Work to complete
In the entries below, find every line with the string "extracted" and copy it.

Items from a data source
◆ ◆ ◆ ◆ ◆
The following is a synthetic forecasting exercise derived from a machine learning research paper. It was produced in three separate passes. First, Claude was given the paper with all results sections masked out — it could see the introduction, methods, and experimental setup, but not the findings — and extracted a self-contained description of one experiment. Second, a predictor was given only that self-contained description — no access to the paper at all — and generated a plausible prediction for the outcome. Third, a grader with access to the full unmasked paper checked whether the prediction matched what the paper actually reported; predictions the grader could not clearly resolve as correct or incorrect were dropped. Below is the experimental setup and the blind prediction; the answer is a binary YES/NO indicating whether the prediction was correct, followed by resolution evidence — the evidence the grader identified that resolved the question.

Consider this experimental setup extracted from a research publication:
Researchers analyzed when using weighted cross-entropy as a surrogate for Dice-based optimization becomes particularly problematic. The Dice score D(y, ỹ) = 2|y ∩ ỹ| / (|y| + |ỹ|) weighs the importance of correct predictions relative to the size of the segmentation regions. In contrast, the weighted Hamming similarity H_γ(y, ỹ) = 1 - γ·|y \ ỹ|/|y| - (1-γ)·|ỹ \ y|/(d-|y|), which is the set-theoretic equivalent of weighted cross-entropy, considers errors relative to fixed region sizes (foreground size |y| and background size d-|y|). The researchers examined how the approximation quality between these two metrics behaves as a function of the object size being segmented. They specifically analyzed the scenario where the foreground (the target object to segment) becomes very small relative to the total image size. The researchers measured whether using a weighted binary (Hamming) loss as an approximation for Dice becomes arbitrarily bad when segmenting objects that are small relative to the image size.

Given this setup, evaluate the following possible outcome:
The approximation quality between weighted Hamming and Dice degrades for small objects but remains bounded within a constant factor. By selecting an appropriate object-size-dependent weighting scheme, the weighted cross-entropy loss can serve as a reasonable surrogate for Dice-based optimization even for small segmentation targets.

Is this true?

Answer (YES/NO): NO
◆ ◆ ◆ ◆ ◆
The answer
The following is a synthetic forecasting exercise derived from a machine learning research paper. It was produced in three separate passes. First, Claude was given the paper with all results sections masked out — it could see the introduction, methods, and experimental setup, but not the findings — and extracted a self-contained description of one experiment. Second, a predictor was given only that self-contained description — no access to the paper at all — and generated a plausible prediction for the outcome. Third, a grader with access to the full unmasked paper checked whether the prediction matched what the paper actually reported; predictions the grader could not clearly resolve as correct or incorrect were dropped. Below is the experimental setup and the blind prediction; the answer is a binary YES/NO indicating whether the prediction was correct, followed by resolution evidence — the evidence the grader identified that resolved the question.
Consider this experimental setup extracted from a research publication:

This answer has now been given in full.